Squamous metaplasia of the endometrium is of two types, typical squamous metaplasia characterized by sheets of cells with obvious squamous differentiation in the form of intercellular bridges and/or keratinisation, and morular squamous metaplasia in which rounded mulberry-like aggregates or syncytial sheets of cells lacking typical features of squamous differentiation are seen occupying glandular lumina [1]. Foci of typical and morular squamous metaplasia are seen in endometrial hyperplasia, endometrial adenocarcinoma and less commonly, in endometritis and endometrial polyps. However, the replacement of extensive parts of endometrial lining by stratified squamous epithelium is a rare entity known as ichthyosis uteri [2]. The term ichthyosis uteri was originally coined by Zeller in 1885, and was used to describe extensive replacement of the endometrial lining by stratified squamous epithelium as a result of iatrogenic introduction of caustic substances such as hot formalin and iodine [3]. Since then, similar changes have been described in response to long-standing inflammatory conditions of the endometrium, such as, tubercular endometritis, hyperplasias and pyometra secondary to malignancies [4]. The aetiology of this rare condition is not clearly understood till date. Various causes like chronic infections, trauma, foreign bodies, estrogen therapy, vitamin A deficiency etc., have been suggested [5]. In the present case, the presence of a dense lymphoplasmacytic infiltrate below the stratified squamous lining suggests the role of chronic inflammation as an aetiological factor for ichthyosis uteri.

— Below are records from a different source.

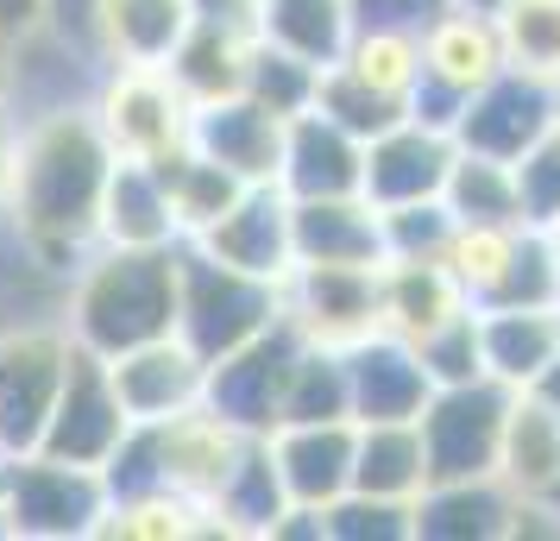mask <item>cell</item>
I'll return each mask as SVG.
<instances>
[{
  "label": "cell",
  "mask_w": 560,
  "mask_h": 541,
  "mask_svg": "<svg viewBox=\"0 0 560 541\" xmlns=\"http://www.w3.org/2000/svg\"><path fill=\"white\" fill-rule=\"evenodd\" d=\"M63 328L95 360H114L139 340L177 334V246H107V239H95L70 271Z\"/></svg>",
  "instance_id": "2"
},
{
  "label": "cell",
  "mask_w": 560,
  "mask_h": 541,
  "mask_svg": "<svg viewBox=\"0 0 560 541\" xmlns=\"http://www.w3.org/2000/svg\"><path fill=\"white\" fill-rule=\"evenodd\" d=\"M479 353L485 378L504 390H529L541 365L560 353V303H498L479 309Z\"/></svg>",
  "instance_id": "23"
},
{
  "label": "cell",
  "mask_w": 560,
  "mask_h": 541,
  "mask_svg": "<svg viewBox=\"0 0 560 541\" xmlns=\"http://www.w3.org/2000/svg\"><path fill=\"white\" fill-rule=\"evenodd\" d=\"M523 227L529 221H459L454 227V239H447V271L472 296V309H485L504 290V271H510V258H516Z\"/></svg>",
  "instance_id": "35"
},
{
  "label": "cell",
  "mask_w": 560,
  "mask_h": 541,
  "mask_svg": "<svg viewBox=\"0 0 560 541\" xmlns=\"http://www.w3.org/2000/svg\"><path fill=\"white\" fill-rule=\"evenodd\" d=\"M196 152L214 157L240 183H278V152H283V120L253 95L196 107Z\"/></svg>",
  "instance_id": "21"
},
{
  "label": "cell",
  "mask_w": 560,
  "mask_h": 541,
  "mask_svg": "<svg viewBox=\"0 0 560 541\" xmlns=\"http://www.w3.org/2000/svg\"><path fill=\"white\" fill-rule=\"evenodd\" d=\"M13 157H20V114L0 102V221H7V196H13Z\"/></svg>",
  "instance_id": "45"
},
{
  "label": "cell",
  "mask_w": 560,
  "mask_h": 541,
  "mask_svg": "<svg viewBox=\"0 0 560 541\" xmlns=\"http://www.w3.org/2000/svg\"><path fill=\"white\" fill-rule=\"evenodd\" d=\"M13 95V32H0V102Z\"/></svg>",
  "instance_id": "48"
},
{
  "label": "cell",
  "mask_w": 560,
  "mask_h": 541,
  "mask_svg": "<svg viewBox=\"0 0 560 541\" xmlns=\"http://www.w3.org/2000/svg\"><path fill=\"white\" fill-rule=\"evenodd\" d=\"M271 466L283 479V497L296 510H322L328 516L347 491H353V447H359V422L353 415H322V422H278L271 435Z\"/></svg>",
  "instance_id": "14"
},
{
  "label": "cell",
  "mask_w": 560,
  "mask_h": 541,
  "mask_svg": "<svg viewBox=\"0 0 560 541\" xmlns=\"http://www.w3.org/2000/svg\"><path fill=\"white\" fill-rule=\"evenodd\" d=\"M447 127H454V139L466 152H491V157H510L516 164L535 139L555 132V89L523 77V70H504V77L485 82Z\"/></svg>",
  "instance_id": "16"
},
{
  "label": "cell",
  "mask_w": 560,
  "mask_h": 541,
  "mask_svg": "<svg viewBox=\"0 0 560 541\" xmlns=\"http://www.w3.org/2000/svg\"><path fill=\"white\" fill-rule=\"evenodd\" d=\"M152 428V460H158V485H171L177 497H189V504H214L221 491H228V479L240 472V460H246V447H253V428H240L233 415H221L214 403H189L183 415H171V422H145Z\"/></svg>",
  "instance_id": "10"
},
{
  "label": "cell",
  "mask_w": 560,
  "mask_h": 541,
  "mask_svg": "<svg viewBox=\"0 0 560 541\" xmlns=\"http://www.w3.org/2000/svg\"><path fill=\"white\" fill-rule=\"evenodd\" d=\"M158 177H164V196H171L177 239H202V233L214 227L233 202H240V189H246L233 170H221V164L202 157L196 145L177 152V157H164V164H158Z\"/></svg>",
  "instance_id": "32"
},
{
  "label": "cell",
  "mask_w": 560,
  "mask_h": 541,
  "mask_svg": "<svg viewBox=\"0 0 560 541\" xmlns=\"http://www.w3.org/2000/svg\"><path fill=\"white\" fill-rule=\"evenodd\" d=\"M189 20L196 0H89L77 32L102 63H171Z\"/></svg>",
  "instance_id": "19"
},
{
  "label": "cell",
  "mask_w": 560,
  "mask_h": 541,
  "mask_svg": "<svg viewBox=\"0 0 560 541\" xmlns=\"http://www.w3.org/2000/svg\"><path fill=\"white\" fill-rule=\"evenodd\" d=\"M70 360H77V340L63 321L0 328V440H7V454L38 447Z\"/></svg>",
  "instance_id": "6"
},
{
  "label": "cell",
  "mask_w": 560,
  "mask_h": 541,
  "mask_svg": "<svg viewBox=\"0 0 560 541\" xmlns=\"http://www.w3.org/2000/svg\"><path fill=\"white\" fill-rule=\"evenodd\" d=\"M529 397H541V403H548V410H560V353L548 365H541V378H535L529 385Z\"/></svg>",
  "instance_id": "47"
},
{
  "label": "cell",
  "mask_w": 560,
  "mask_h": 541,
  "mask_svg": "<svg viewBox=\"0 0 560 541\" xmlns=\"http://www.w3.org/2000/svg\"><path fill=\"white\" fill-rule=\"evenodd\" d=\"M353 32H359L353 0H265L258 7V38L296 51L315 70H328L334 57L347 51Z\"/></svg>",
  "instance_id": "31"
},
{
  "label": "cell",
  "mask_w": 560,
  "mask_h": 541,
  "mask_svg": "<svg viewBox=\"0 0 560 541\" xmlns=\"http://www.w3.org/2000/svg\"><path fill=\"white\" fill-rule=\"evenodd\" d=\"M82 7H89V0H51V20L77 32V26H82Z\"/></svg>",
  "instance_id": "49"
},
{
  "label": "cell",
  "mask_w": 560,
  "mask_h": 541,
  "mask_svg": "<svg viewBox=\"0 0 560 541\" xmlns=\"http://www.w3.org/2000/svg\"><path fill=\"white\" fill-rule=\"evenodd\" d=\"M189 246H202L214 252L221 264L233 271H253V278H271L283 284L290 278V264H296V239H290V196H283L278 183H246L240 189V202L202 233V239H189Z\"/></svg>",
  "instance_id": "18"
},
{
  "label": "cell",
  "mask_w": 560,
  "mask_h": 541,
  "mask_svg": "<svg viewBox=\"0 0 560 541\" xmlns=\"http://www.w3.org/2000/svg\"><path fill=\"white\" fill-rule=\"evenodd\" d=\"M491 20H498L510 70L560 89V0H498Z\"/></svg>",
  "instance_id": "37"
},
{
  "label": "cell",
  "mask_w": 560,
  "mask_h": 541,
  "mask_svg": "<svg viewBox=\"0 0 560 541\" xmlns=\"http://www.w3.org/2000/svg\"><path fill=\"white\" fill-rule=\"evenodd\" d=\"M196 536H221L214 529V510L177 497L171 485L114 497L107 504V522H102V541H196Z\"/></svg>",
  "instance_id": "34"
},
{
  "label": "cell",
  "mask_w": 560,
  "mask_h": 541,
  "mask_svg": "<svg viewBox=\"0 0 560 541\" xmlns=\"http://www.w3.org/2000/svg\"><path fill=\"white\" fill-rule=\"evenodd\" d=\"M102 239L107 246H183L158 164H114L102 196Z\"/></svg>",
  "instance_id": "29"
},
{
  "label": "cell",
  "mask_w": 560,
  "mask_h": 541,
  "mask_svg": "<svg viewBox=\"0 0 560 541\" xmlns=\"http://www.w3.org/2000/svg\"><path fill=\"white\" fill-rule=\"evenodd\" d=\"M454 0H353L359 26H384V32H422L434 26V13H447Z\"/></svg>",
  "instance_id": "44"
},
{
  "label": "cell",
  "mask_w": 560,
  "mask_h": 541,
  "mask_svg": "<svg viewBox=\"0 0 560 541\" xmlns=\"http://www.w3.org/2000/svg\"><path fill=\"white\" fill-rule=\"evenodd\" d=\"M347 385H353V422H416L434 390L416 346L390 334L359 340L347 353Z\"/></svg>",
  "instance_id": "22"
},
{
  "label": "cell",
  "mask_w": 560,
  "mask_h": 541,
  "mask_svg": "<svg viewBox=\"0 0 560 541\" xmlns=\"http://www.w3.org/2000/svg\"><path fill=\"white\" fill-rule=\"evenodd\" d=\"M303 360V334L290 321H271L265 334H253L246 346H233L208 365V403L221 415H233L240 428L271 435L283 422V397H290V372Z\"/></svg>",
  "instance_id": "11"
},
{
  "label": "cell",
  "mask_w": 560,
  "mask_h": 541,
  "mask_svg": "<svg viewBox=\"0 0 560 541\" xmlns=\"http://www.w3.org/2000/svg\"><path fill=\"white\" fill-rule=\"evenodd\" d=\"M334 70H347L359 89H372L378 102L416 114L422 95V38L416 32H384V26H359L347 38V51L334 57Z\"/></svg>",
  "instance_id": "30"
},
{
  "label": "cell",
  "mask_w": 560,
  "mask_h": 541,
  "mask_svg": "<svg viewBox=\"0 0 560 541\" xmlns=\"http://www.w3.org/2000/svg\"><path fill=\"white\" fill-rule=\"evenodd\" d=\"M107 378H114L120 410L132 422H171V415H183L189 403L208 397V360L183 334H158V340L127 346V353H114Z\"/></svg>",
  "instance_id": "15"
},
{
  "label": "cell",
  "mask_w": 560,
  "mask_h": 541,
  "mask_svg": "<svg viewBox=\"0 0 560 541\" xmlns=\"http://www.w3.org/2000/svg\"><path fill=\"white\" fill-rule=\"evenodd\" d=\"M416 360L429 372V385H472V378H485L479 309H466V315H454L447 328H434V334L416 346Z\"/></svg>",
  "instance_id": "41"
},
{
  "label": "cell",
  "mask_w": 560,
  "mask_h": 541,
  "mask_svg": "<svg viewBox=\"0 0 560 541\" xmlns=\"http://www.w3.org/2000/svg\"><path fill=\"white\" fill-rule=\"evenodd\" d=\"M555 132H560V89H555Z\"/></svg>",
  "instance_id": "52"
},
{
  "label": "cell",
  "mask_w": 560,
  "mask_h": 541,
  "mask_svg": "<svg viewBox=\"0 0 560 541\" xmlns=\"http://www.w3.org/2000/svg\"><path fill=\"white\" fill-rule=\"evenodd\" d=\"M454 208L447 202H404L378 208V239L384 258H441L447 264V239H454Z\"/></svg>",
  "instance_id": "40"
},
{
  "label": "cell",
  "mask_w": 560,
  "mask_h": 541,
  "mask_svg": "<svg viewBox=\"0 0 560 541\" xmlns=\"http://www.w3.org/2000/svg\"><path fill=\"white\" fill-rule=\"evenodd\" d=\"M459 7H479V13H491V7H498V0H459Z\"/></svg>",
  "instance_id": "51"
},
{
  "label": "cell",
  "mask_w": 560,
  "mask_h": 541,
  "mask_svg": "<svg viewBox=\"0 0 560 541\" xmlns=\"http://www.w3.org/2000/svg\"><path fill=\"white\" fill-rule=\"evenodd\" d=\"M127 435H132V415L120 410V390L107 378V360L77 346V360L63 372V390L51 403V422L38 435V454H57V460H77V466H107Z\"/></svg>",
  "instance_id": "13"
},
{
  "label": "cell",
  "mask_w": 560,
  "mask_h": 541,
  "mask_svg": "<svg viewBox=\"0 0 560 541\" xmlns=\"http://www.w3.org/2000/svg\"><path fill=\"white\" fill-rule=\"evenodd\" d=\"M516 189H523V221L548 227L560 214V132L535 139L529 152L516 157Z\"/></svg>",
  "instance_id": "43"
},
{
  "label": "cell",
  "mask_w": 560,
  "mask_h": 541,
  "mask_svg": "<svg viewBox=\"0 0 560 541\" xmlns=\"http://www.w3.org/2000/svg\"><path fill=\"white\" fill-rule=\"evenodd\" d=\"M510 390L498 378H472V385H434L416 428L429 447V485L441 479H479L498 472V440H504Z\"/></svg>",
  "instance_id": "7"
},
{
  "label": "cell",
  "mask_w": 560,
  "mask_h": 541,
  "mask_svg": "<svg viewBox=\"0 0 560 541\" xmlns=\"http://www.w3.org/2000/svg\"><path fill=\"white\" fill-rule=\"evenodd\" d=\"M353 491L384 504H422L429 491V447L416 422H359L353 447Z\"/></svg>",
  "instance_id": "27"
},
{
  "label": "cell",
  "mask_w": 560,
  "mask_h": 541,
  "mask_svg": "<svg viewBox=\"0 0 560 541\" xmlns=\"http://www.w3.org/2000/svg\"><path fill=\"white\" fill-rule=\"evenodd\" d=\"M0 460H7V440H0Z\"/></svg>",
  "instance_id": "54"
},
{
  "label": "cell",
  "mask_w": 560,
  "mask_h": 541,
  "mask_svg": "<svg viewBox=\"0 0 560 541\" xmlns=\"http://www.w3.org/2000/svg\"><path fill=\"white\" fill-rule=\"evenodd\" d=\"M45 20H51V0H0V32H13V38Z\"/></svg>",
  "instance_id": "46"
},
{
  "label": "cell",
  "mask_w": 560,
  "mask_h": 541,
  "mask_svg": "<svg viewBox=\"0 0 560 541\" xmlns=\"http://www.w3.org/2000/svg\"><path fill=\"white\" fill-rule=\"evenodd\" d=\"M89 107L120 164H164L196 145V102L183 95L171 63H107Z\"/></svg>",
  "instance_id": "5"
},
{
  "label": "cell",
  "mask_w": 560,
  "mask_h": 541,
  "mask_svg": "<svg viewBox=\"0 0 560 541\" xmlns=\"http://www.w3.org/2000/svg\"><path fill=\"white\" fill-rule=\"evenodd\" d=\"M283 321L328 353H353L378 334V264H290Z\"/></svg>",
  "instance_id": "9"
},
{
  "label": "cell",
  "mask_w": 560,
  "mask_h": 541,
  "mask_svg": "<svg viewBox=\"0 0 560 541\" xmlns=\"http://www.w3.org/2000/svg\"><path fill=\"white\" fill-rule=\"evenodd\" d=\"M253 51H258V32L221 26V20H202V13H196L189 32H183V45L171 51V77L183 82V95L196 107L228 102V95H246Z\"/></svg>",
  "instance_id": "26"
},
{
  "label": "cell",
  "mask_w": 560,
  "mask_h": 541,
  "mask_svg": "<svg viewBox=\"0 0 560 541\" xmlns=\"http://www.w3.org/2000/svg\"><path fill=\"white\" fill-rule=\"evenodd\" d=\"M441 202L454 208V221H523V189H516V164L491 152H454Z\"/></svg>",
  "instance_id": "36"
},
{
  "label": "cell",
  "mask_w": 560,
  "mask_h": 541,
  "mask_svg": "<svg viewBox=\"0 0 560 541\" xmlns=\"http://www.w3.org/2000/svg\"><path fill=\"white\" fill-rule=\"evenodd\" d=\"M107 522L102 466L57 454H7L0 460V529L13 541H95Z\"/></svg>",
  "instance_id": "3"
},
{
  "label": "cell",
  "mask_w": 560,
  "mask_h": 541,
  "mask_svg": "<svg viewBox=\"0 0 560 541\" xmlns=\"http://www.w3.org/2000/svg\"><path fill=\"white\" fill-rule=\"evenodd\" d=\"M416 541V504H384V497H359L347 491L328 510V541Z\"/></svg>",
  "instance_id": "42"
},
{
  "label": "cell",
  "mask_w": 560,
  "mask_h": 541,
  "mask_svg": "<svg viewBox=\"0 0 560 541\" xmlns=\"http://www.w3.org/2000/svg\"><path fill=\"white\" fill-rule=\"evenodd\" d=\"M498 479L516 497H548L560 485V410L529 390H510L504 440H498Z\"/></svg>",
  "instance_id": "28"
},
{
  "label": "cell",
  "mask_w": 560,
  "mask_h": 541,
  "mask_svg": "<svg viewBox=\"0 0 560 541\" xmlns=\"http://www.w3.org/2000/svg\"><path fill=\"white\" fill-rule=\"evenodd\" d=\"M365 183V139L328 120L322 107H303L296 120H283V152H278V189L290 202H322V196H359Z\"/></svg>",
  "instance_id": "17"
},
{
  "label": "cell",
  "mask_w": 560,
  "mask_h": 541,
  "mask_svg": "<svg viewBox=\"0 0 560 541\" xmlns=\"http://www.w3.org/2000/svg\"><path fill=\"white\" fill-rule=\"evenodd\" d=\"M504 38H498V20L479 13V7H447L434 13V26L422 32V95H416V114L429 120H454L459 107L479 95L491 77H504Z\"/></svg>",
  "instance_id": "8"
},
{
  "label": "cell",
  "mask_w": 560,
  "mask_h": 541,
  "mask_svg": "<svg viewBox=\"0 0 560 541\" xmlns=\"http://www.w3.org/2000/svg\"><path fill=\"white\" fill-rule=\"evenodd\" d=\"M555 239V303H560V233H548Z\"/></svg>",
  "instance_id": "50"
},
{
  "label": "cell",
  "mask_w": 560,
  "mask_h": 541,
  "mask_svg": "<svg viewBox=\"0 0 560 541\" xmlns=\"http://www.w3.org/2000/svg\"><path fill=\"white\" fill-rule=\"evenodd\" d=\"M290 239H296V264H384L378 208L365 196L290 202Z\"/></svg>",
  "instance_id": "25"
},
{
  "label": "cell",
  "mask_w": 560,
  "mask_h": 541,
  "mask_svg": "<svg viewBox=\"0 0 560 541\" xmlns=\"http://www.w3.org/2000/svg\"><path fill=\"white\" fill-rule=\"evenodd\" d=\"M208 510H214V529H221V536H265V541H271L278 516L290 510V497H283V479H278V466H271L265 435L246 447L240 472L228 479V491H221Z\"/></svg>",
  "instance_id": "33"
},
{
  "label": "cell",
  "mask_w": 560,
  "mask_h": 541,
  "mask_svg": "<svg viewBox=\"0 0 560 541\" xmlns=\"http://www.w3.org/2000/svg\"><path fill=\"white\" fill-rule=\"evenodd\" d=\"M114 145L89 102H57L20 114V157L7 227L20 252L45 271H77V258L102 239V196L114 177Z\"/></svg>",
  "instance_id": "1"
},
{
  "label": "cell",
  "mask_w": 560,
  "mask_h": 541,
  "mask_svg": "<svg viewBox=\"0 0 560 541\" xmlns=\"http://www.w3.org/2000/svg\"><path fill=\"white\" fill-rule=\"evenodd\" d=\"M459 139L429 114H404L397 127L365 139V183L359 196L372 208H404V202H441L447 170H454Z\"/></svg>",
  "instance_id": "12"
},
{
  "label": "cell",
  "mask_w": 560,
  "mask_h": 541,
  "mask_svg": "<svg viewBox=\"0 0 560 541\" xmlns=\"http://www.w3.org/2000/svg\"><path fill=\"white\" fill-rule=\"evenodd\" d=\"M283 321V284L233 271L202 246H177V334L202 353L208 365Z\"/></svg>",
  "instance_id": "4"
},
{
  "label": "cell",
  "mask_w": 560,
  "mask_h": 541,
  "mask_svg": "<svg viewBox=\"0 0 560 541\" xmlns=\"http://www.w3.org/2000/svg\"><path fill=\"white\" fill-rule=\"evenodd\" d=\"M322 415H353V385H347V353L308 346L290 372V397H283V422H322Z\"/></svg>",
  "instance_id": "38"
},
{
  "label": "cell",
  "mask_w": 560,
  "mask_h": 541,
  "mask_svg": "<svg viewBox=\"0 0 560 541\" xmlns=\"http://www.w3.org/2000/svg\"><path fill=\"white\" fill-rule=\"evenodd\" d=\"M548 233H560V214H555V221H548Z\"/></svg>",
  "instance_id": "53"
},
{
  "label": "cell",
  "mask_w": 560,
  "mask_h": 541,
  "mask_svg": "<svg viewBox=\"0 0 560 541\" xmlns=\"http://www.w3.org/2000/svg\"><path fill=\"white\" fill-rule=\"evenodd\" d=\"M472 309V296L454 284L441 258H384L378 264V334L422 346L434 328Z\"/></svg>",
  "instance_id": "20"
},
{
  "label": "cell",
  "mask_w": 560,
  "mask_h": 541,
  "mask_svg": "<svg viewBox=\"0 0 560 541\" xmlns=\"http://www.w3.org/2000/svg\"><path fill=\"white\" fill-rule=\"evenodd\" d=\"M516 491L498 472L479 479H441L416 504V541H510Z\"/></svg>",
  "instance_id": "24"
},
{
  "label": "cell",
  "mask_w": 560,
  "mask_h": 541,
  "mask_svg": "<svg viewBox=\"0 0 560 541\" xmlns=\"http://www.w3.org/2000/svg\"><path fill=\"white\" fill-rule=\"evenodd\" d=\"M315 82H322L315 63H303L296 51H283L271 38H258L253 70H246V95H253L258 107H271L278 120H296L303 107H315Z\"/></svg>",
  "instance_id": "39"
}]
</instances>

Cases with ichthyosis uteri associated with benign pathologies like uterine squamous papilloma and prolapse have been reported, thus suggesting that it is mostly an incidental finding [6,7]. Even though it is a benign condition by itself, ichthyosis of the uterus has been found to be associated with various malignant conditions [8-11]. Bagga PK et al., and Murhekar K et al., reported cases of primary squamous cell carcinoma of the endometrium arising in a background of dysplastic ichthyosis uteri, thus suggesting that this condition may have malignant potential [8,9].

The occurrence of icthyosis uteri with endometrial adenocarcinoma, though rarer, has been reported in literature [5,10]. In the present case, a large part of the endometrium showed involvement by an endometrioid adenocarcinoma with evidence of gland formation, high grade nuclei and large areas of necrosis. The endometrial lining overlying the tumour as well as the adjacent uninvolved endometrium demonstrated extensive replacement by of the surface lining by stratified squamous epithelium. These co-existing findings suggest that the patient had pre-existing ichthyosis uteri, the underlying cause of which might be chronic inflammation, followed by the development of an adenocarcinoma in the underlying endometrial glands. In a case similar to ours, Bewtra C et al., found extensive squamous metaplasia of the endometrial lining with an underlying low-grade adenocarcinoma [10].

Ichthyosis uteri can only be diagnosed incidentally after hysterectomy as there are no presenting complaints generally. Due to the rarity of the condition, its clinical significance is not completely understood so far. Apart from individual case reports, there is insufficient evidence to suggest that ichthyosis uteri alone have intrinsic neoplastic potential [10].

Conclusion

Even though the malignant potential of ichthyosis uteri is yet to be established, its association with several malignancies necessitates extensive sampling of the uterus if a focus of squamous metaplasia is identified in a hysterectomy specimen in order to rule out a co-existing carcinoma.

Conflict of Interest: The authors declare that there is no conflict of interest.